Los reunidos se mostraron de acuerdo y se levantaron veloces para dirigirse a las puertas y marcharse.
Por un instante, El se sintió tentado de quedarse por allí y seguir a uno o más de aquellos conspiradores, pero sus mansiones o castillos eran todos fácilmente localizables en la ciudad, y tenía sus propias necesidades que atender. Debía comprobar por sí mismo si Cormanthor seguía teniendo un Ungido que asesinar, o si alguien se había adelantado a estos exaltados caballeros.
Salió volando por la ventana y rodeó el castillo Maendellyn sin perder un instante, pasando veloz junto al resto de sus torreones en la dirección que había tomado en un principio.

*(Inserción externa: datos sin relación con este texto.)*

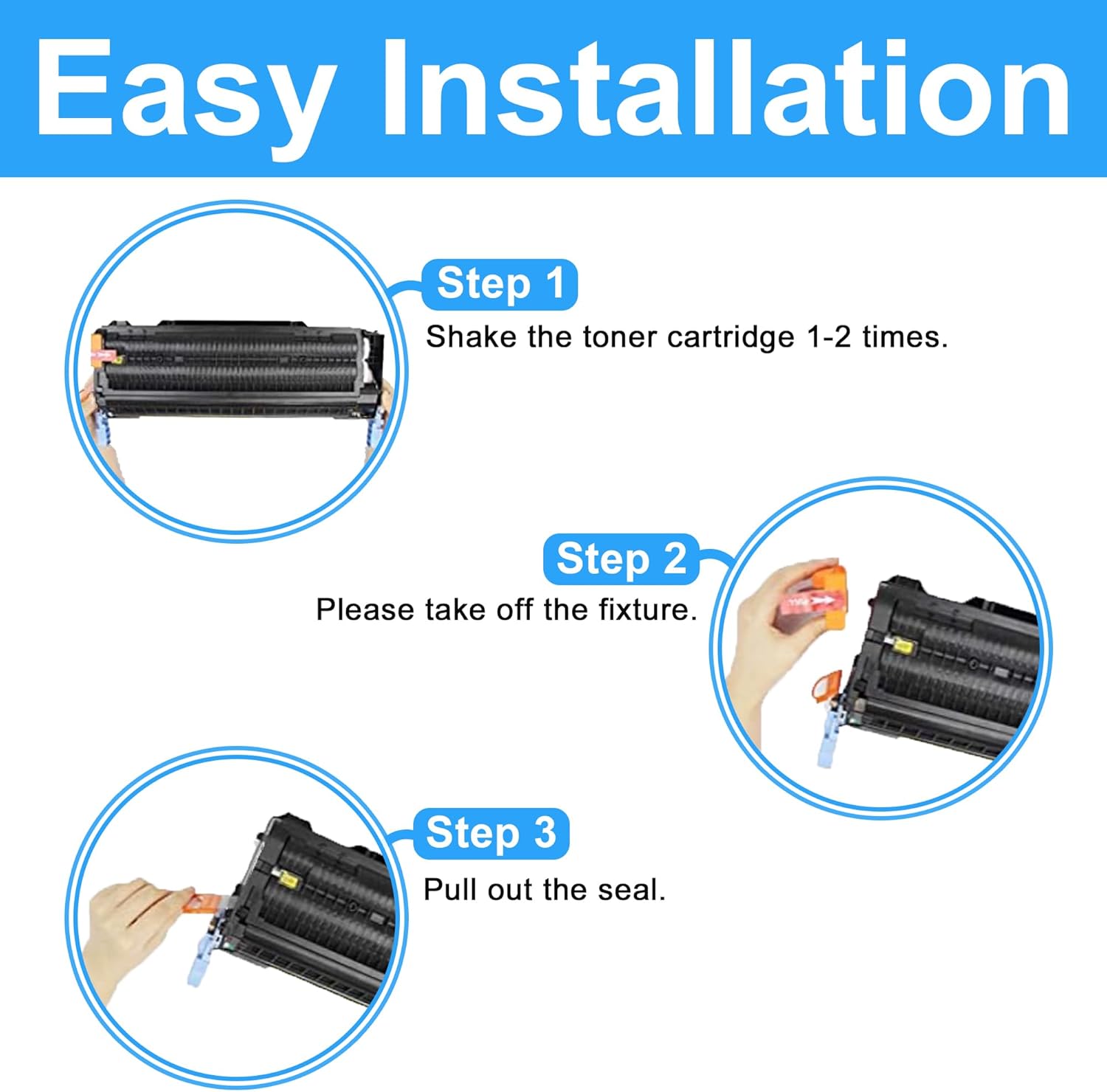 Easy Installation

Step 1
Shake the toner cartridge 1-2 times.

Step 2
Please take off the fixture.

Step 3
Pull out the seal.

Los bellos jardines se extendieron bajo él mientras avanzaba; bellos y bien protegidos, ya que no menos de tres barreras centellearon frente a él cuando las atravesó y siguió adelante, en busca de las espiras que conocía.
Los jardines finalizaron por fin en un alto muro disimulado por un espeso bosquecillo. Una calle discurría más allá del muro, y una hilera de casas daba a aquella calle. Sus jardines traseros se extendían a través de exuberantes parterres y bajo innumerables foscos hasta otra calle, en cuyo extremo se alzaban los muros de los jardines de palacio.
Los espíritus vigilantes del lugar tal vez podrían verlo, pero El debía llegar al palacio, de modo que se deslizó hacia él, con suma cautela ahora, por temor a que los encantamientos que envolvían la Casa Suprema de Cormanthor fueran más poderosos que los que había encontrado hasta ahora.